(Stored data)
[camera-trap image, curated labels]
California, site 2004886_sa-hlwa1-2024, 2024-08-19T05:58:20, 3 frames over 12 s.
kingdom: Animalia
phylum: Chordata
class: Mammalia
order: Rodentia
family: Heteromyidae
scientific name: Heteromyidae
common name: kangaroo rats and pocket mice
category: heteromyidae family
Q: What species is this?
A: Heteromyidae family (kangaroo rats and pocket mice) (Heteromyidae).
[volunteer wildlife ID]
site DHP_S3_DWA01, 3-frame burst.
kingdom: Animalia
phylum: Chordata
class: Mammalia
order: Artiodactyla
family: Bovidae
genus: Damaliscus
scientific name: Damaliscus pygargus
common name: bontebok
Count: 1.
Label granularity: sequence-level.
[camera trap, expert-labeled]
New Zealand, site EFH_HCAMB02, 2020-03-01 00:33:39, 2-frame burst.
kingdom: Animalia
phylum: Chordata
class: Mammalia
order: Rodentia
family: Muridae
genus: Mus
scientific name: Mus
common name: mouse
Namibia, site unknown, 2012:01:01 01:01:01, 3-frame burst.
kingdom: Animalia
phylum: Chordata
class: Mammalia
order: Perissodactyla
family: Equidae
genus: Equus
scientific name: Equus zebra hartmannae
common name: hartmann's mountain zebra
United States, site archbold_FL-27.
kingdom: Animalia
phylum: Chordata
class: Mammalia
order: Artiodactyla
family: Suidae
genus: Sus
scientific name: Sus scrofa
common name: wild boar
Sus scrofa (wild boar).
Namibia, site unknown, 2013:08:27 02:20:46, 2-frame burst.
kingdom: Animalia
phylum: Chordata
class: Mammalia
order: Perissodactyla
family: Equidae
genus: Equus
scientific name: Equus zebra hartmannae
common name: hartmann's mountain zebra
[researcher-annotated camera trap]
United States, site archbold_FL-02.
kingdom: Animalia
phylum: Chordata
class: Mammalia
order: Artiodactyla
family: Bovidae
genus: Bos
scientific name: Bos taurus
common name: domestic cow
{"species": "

_Exercise instructions_
Print each record again. Nothing may be left out.

_Your solution_
[camera-trap image, curated labels]
California, site 2004886_sa-hlwa1-2024, 2024-08-19T05:58:20, 3 frames over 12 s.
kingdom: Animalia
phylum: Chordata
class: Mammalia
order: Rodentia
family: Heteromyidae
scientific name: Heteromyidae
common name: kangaroo rats and pocket mice
category: heteromyidae family
Q: What species is this?
A: Heteromyidae family (kangaroo rats and pocket mice) (Heteromyidae).
[volunteer wildlife ID]
site DHP_S3_DWA01, 3-frame burst.
kingdom: Animalia
phylum: Chordata
class: Mammalia
order: Artiodactyla
family: Bovidae
genus: Damaliscus
scientific name: Damaliscus pygargus
common name: bontebok
Count: 1.
Label granularity: sequence-level.
[camera trap, expert-labeled]
New Zealand, site EFH_HCAMB02, 2020-03-01 00:33:39, 2-frame burst.
kingdom: Animalia
phylum: Chordata
class: Mammalia
order: Rodentia
family: Muridae
genus: Mus
scientific name: Mus
common name: mouse
Namibia, site unknown, 2012:01:01 01:01:01, 3-frame burst.
kingdom: Animalia
phylum: Chordata
class: Mammalia
order: Perissodactyla
family: Equidae
genus: Equus
scientific name: Equus zebra hartmannae
common name: hartmann's mountain zebra
United States, site archbold_FL-27.
kingdom: Animalia
phylum: Chordata
class: Mammalia
order: Artiodactyla
family: Suidae
genus: Sus
scientific name: Sus scrofa
common name: wild boar
Sus scrofa (wild boar).
Namibia, site unknown, 2013:08:27 02:20:46, 2-frame burst.
kingdom: Animalia
phylum: Chordata
class: Mammalia
order: Perissodactyla
family: Equidae
genus: Equus
scientific name: Equus zebra hartmannae
common name: hartmann's mountain zebra
[researcher-annotated camera trap]
United States, site archbold_FL-02.
kingdom: Animalia
phylum: Chordata
class: Mammalia
order: Artiodactyla
family: Bovidae
genus: Bos
scientific name: Bos taurus
common name: domestic cow
{"species": "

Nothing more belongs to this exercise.